NIBIB: Year in Review

A collaborative NIH-funded team is using AI to mine routine computed tomography (CT) scans of the chest to predict mortality. Their research identified a collection of cardiac factors that were predictive of death in a large group of patients, potentially setting the stage for improved cardiac screening which could identify high-risk patients.

A team of NIBIB-funded researchers recently developed an AI platform that can analyze 3D pathology images to predict disease outcomes. Their method had improved performance in predicting prostate cancer outcomes when compared with traditional pathology approaches, such as analysis by expert pathologists using 2D images.

To better understand the fairness of medical imaging AI, researchers trained over 3,000 models spanning multiple model configurations, algorithms, and clinical tasks. Their analysis of these models reinforced some previous findings about bias in AI algorithms and uncovered new insights about deployment of models in diverse settings.

Researchers have developed sugar-coated gold nanoparticles to both image and destroy biofilms. In this study, they used the nanoparticles on the teeth and wounded skin of rats and mice, eliminating biofilms in as little as one minute and outperforming common antimicrobials.

NIBIB-funded researchers have established an RNA-based method that drives cells in the body to produce therapeutic proteins and secrete them into the bloodstream. This approach could extend the lifespan of drugs in the body, reducing the burden on patients who have to take frequent doses of medication.

Through rational engineering of lipid nanoparticles, researchers developed a way to effectively target specific organs in the body to precisely deliver therapeutic cargo, including gene-editing molecules. Their technique resulted in durable gene editing in mouse lungs for nearly two years and showed promise in correcting a mutation present in a currently untreatable form of cystic fibrosis in several models of the disease.

The qualities of flowing blood, or hemodynamics, hold important insights into vascular diseases, but technological limitations have largely kept measurements of these properties out of reach in the clinic. Now, there may be a potential solution on the horizon.

A multidisciplinary group of NIH-funded scientists have successfully captured real-time, high-resolution images of the developing mouse placenta during the course of pregnancy. Their technique, which combines a surgically implanted window with a next-generation imaging system, provides key insight into placental development under both healthy and pathological conditions.

To provide better diagnosis and treatment of chronic liver diseases, researchers are working to use non-invasive MRI to detect and quantify liver fibrosis throughout the entire organ, which would enable earlier detection and the ability to monitor disease progression as well as the effects of treatment over time.

To date, nine medical device developers participating in the RADx® Tech Independent Test Assessment Program have received emergency use authorization for at-home and point-of-care test products that simultaneously detect COVID-19 and flu A/B.

A collaborative team of NIH-funded researchers is developing a way to obtain DNA shed from brain tumors using focused ultrasound. Their first-in-human study could be an important step towards improving the way brain tumors are diagnosed.

Early detection of respiratory diseases is critical for treatment. Researchers at the Georgia Institute of Technology have developed a wearable lung patch which, in a pilot study, detected wheezing, a common indicator of asthma and chronic obstructive pulmonary disease (COPD).

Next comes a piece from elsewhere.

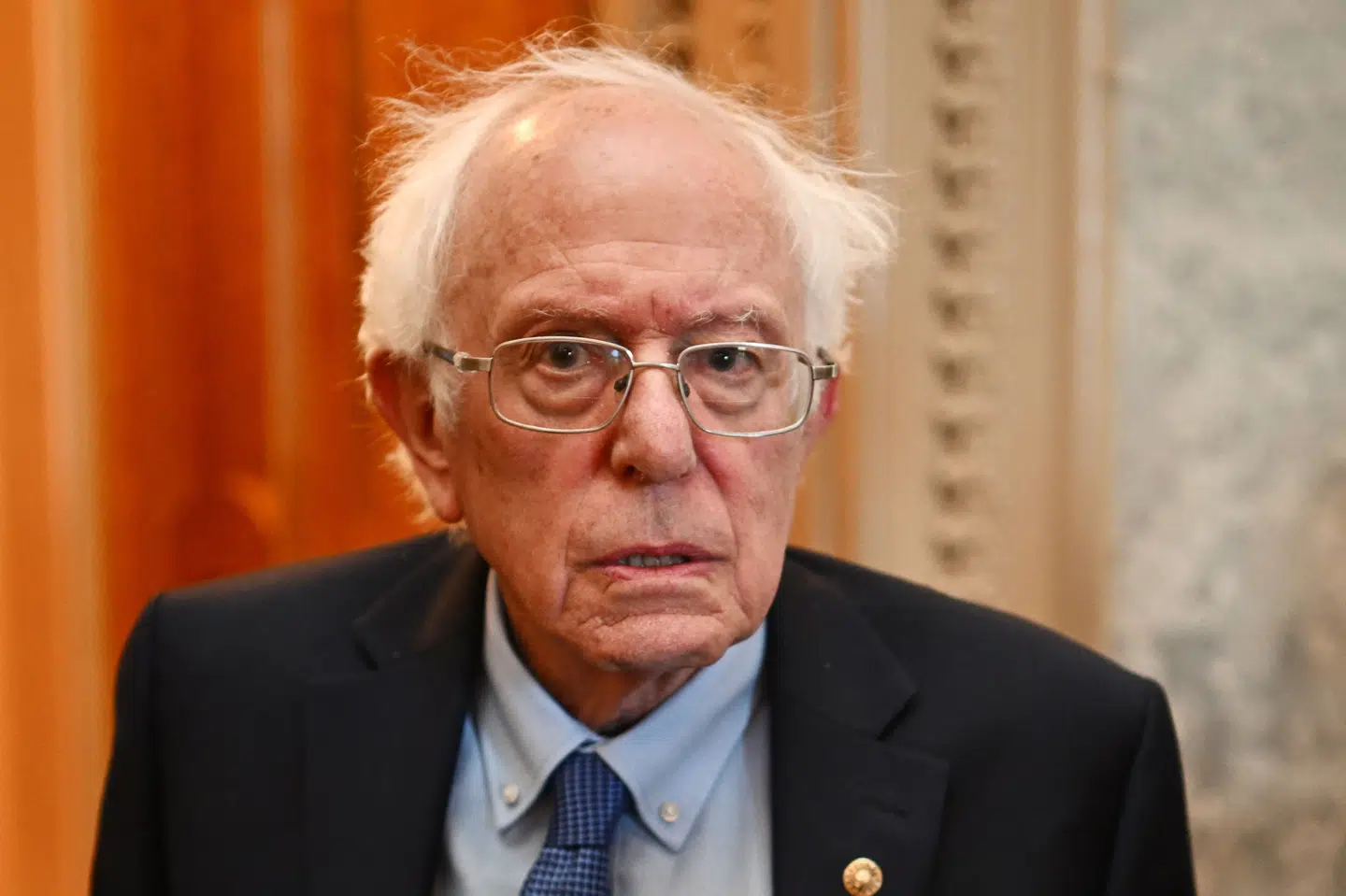 Den uafhængige senator Bernie Sanders kalder priser på Ozempic og Wegovy for "skandaløst høje". Her ses han tirsdag i Senatet før Ukraine-afstemning. (Arkivfoto).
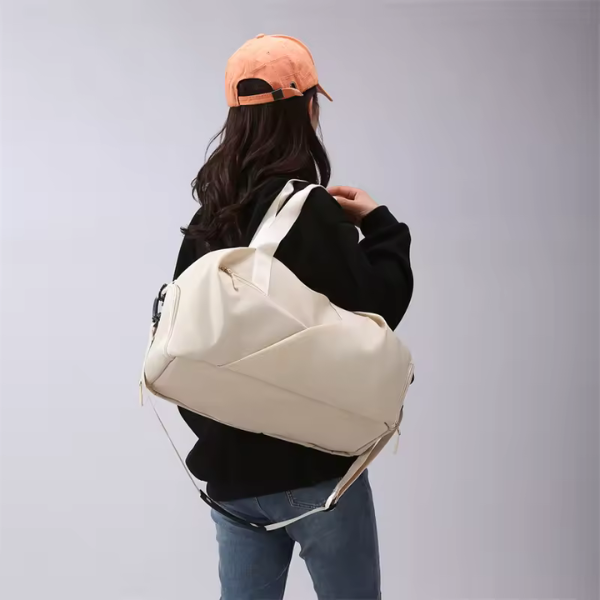 nylon-athletic-gym-bag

In recognition of International Women’s Day (March 8), this profile featured Rebecca Richards-Kortum, Ph.D., a longtime bioengineer in academia who has contributed globally to improving women's health.

A new RADx® Tech fellowship aims to increase diversity among biotechnology innovators. Fellows who recently completed the six-month program share their perspectives on how the fellowship helped them advance their technologies.

Parinaz Fathi, Ph.D., is an early career researcher at NIBIB, leading an intramural research unit in the institute’s Section on Immunoengineering. This profile highlights her scientific achievements as well as her hobbies, including scientific art.

This summer, 50 congressional staff visited NIH to learn about cutting-edge technologies that could become transformative medical applications in the future and participated in five hands-on demonstrations given by NIBIB-funded grantees and intramural researchers.

This fall, NIBIB spearheaded an event to facilitate meaningful research connections by introducing extramural investigators to NIH resources and engineers, scientists, and clinicians from the Intramural Research Program (IRP).

NIBIB held a challenge that solicited biomedical engineering learning materials geared toward middle school students. This year, the winning lesson plans were finalized and made freely available.